The doom of the Regent and Council shows singularly the total interruption of justice at this calamitous period, even in the most clamant cases of oppression. The Council declined interference with the course of the ordinary justice of the county (which was completely under the said Earl of Cassilis’s control), and only enacted that he should forbear molestation of the unfortunate Commendator, under the surety of two thousand pounds Scots. The Earl was appointed also to keep the peace towards the celebrated George Buchanan, who had a pension out of the same abbacy, to a similar extent, and under the like penalty.

The consequences are thus described by the Journalist already quoted:—

“The said Laird of Bargany, perceiving that the ordinerie justice (the oppressed as said is) could neither help him nor yet the afflicted, applied his mind to the next remedy, and in the end, by his servants, took the house of Dunure, where the poor Abbot was kept prisoner. The bruit flew fra Carrick to Galloway, and so suddenly assembled herd and hyre-man that pertained to the band of the Kennedies; and so within a few hours was the house of Dunure environed again. The Master of Cassilis was the frackast, and would not stay, but in his heat would lay fire to the dungeon, with no small boasting that all enemies within the house should die.

“He was required and admonished by those that were within to be more moderate, and not to hazard himself so foolishly. But no admonition would help, till that the wind of an hacquebute blasted his shoulder, and then ceased he from further pursuit in fury. The Laird of Bargany had before purchest [obtained] of the authorities, letters, charging all faithfull subjects to the King’s Majesty to assist him against that cruel tyrant and man-sworn traitor, the Earl of Cassilis; which letters, with his private writings, he published, and shortly found sic concurrence of Kyle and Cunynghame with his other friends, that the Carrick company drew back fra the house; and so the other approached, furnished the house with more men, delivered the said Mr. Allan, and carried him to Ayr, where, publicly at the market cross of the said town, he declared how cruelly he was entreated, and how the murdered King suffered not sic torment as he did, that only excepted he escaped the death; and, therefore, publicly did revoke all things that were done in that extremity, and especially he revoked the subscription of the three writings, to wit, of a fiyve yeir tak and nineteen yeir tak, and of a charter of feu. And so the house remained, and remains (till this day, the 7th of February 1571), in the custody of the said Laird of Bargany and of his servants. And so cruelty was disappointed of proffeit present, and shall be eternallie [punished], unless he earnestly repent. And this far for the cruelty committed, to give occasion unto others, and to such as hate the monstrous dealing of degenerate nobility, to look more diligently upon their behaviours, and to paint them forth unto the world, that they themselves may be ashamed of their own beastliness, and that the world may be advertised and admonished to abhor, detest, and avoid the company of all sic tyrants, who are not worthy of the society of men, but ought to be sent suddenly to the devil, with whom they must burn without end, for their contempt of God, and cruelty committed against his creatures. Let Cassilis and his brother be the first to be the example unto others. Amen. Amen.”

This extract has been somewhat amended or modernised in orthography, to render it more intelligible to the general reader. I have to add, that the Kennedies of Bargany, who interfered in behalf of the oppressed Abbot, were themselves a younger branch of the Cassilis family, but held different politics, and were powerful enough in this and other instances to bid them defiance.

######

• Requirement a:
Locate every line of the records that contains the word "distance", treating case as significant, and copy each such line.

• Data for processing:

######

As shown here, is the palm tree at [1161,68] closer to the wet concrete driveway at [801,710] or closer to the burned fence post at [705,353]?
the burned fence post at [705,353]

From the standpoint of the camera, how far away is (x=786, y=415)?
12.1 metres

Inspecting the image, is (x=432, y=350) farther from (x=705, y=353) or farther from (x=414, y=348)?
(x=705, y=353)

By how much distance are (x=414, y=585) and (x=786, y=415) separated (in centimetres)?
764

######

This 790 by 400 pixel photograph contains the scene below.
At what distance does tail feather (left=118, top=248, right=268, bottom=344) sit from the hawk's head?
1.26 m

######

• Requirement b:
In the passage on the siege of Dunure, reproduce everything from "The consequences are" down to "house should die.", renaming "Abbot" as "Commendator" wherever it occurs.

• Full output a:
By how much distance are (x=414, y=585) and (x=786, y=415) separated (in centimetres)?
At what distance does tail feather (left=118, top=248, right=268, bottom=344) sit from the hawk's head?

• Full output b:
The consequences are thus described by the Journalist already quoted:—

“The said Laird of Bargany, perceiving that the ordinerie justice (the oppressed as said is) could neither help him nor yet the afflicted, applied his mind to the next remedy, and in the end, by his servants, took the house of Dunure, where the poor Commendator was kept prisoner. The bruit flew fra Carrick to Galloway, and so suddenly assembled herd and hyre-man that pertained to the band of the Kennedies; and so within a few hours was the house of Dunure environed again. The Master of Cassilis was the frackast, and would not stay, but in his heat would lay fire to the dungeon, with no small boasting that all enemies within the house should die.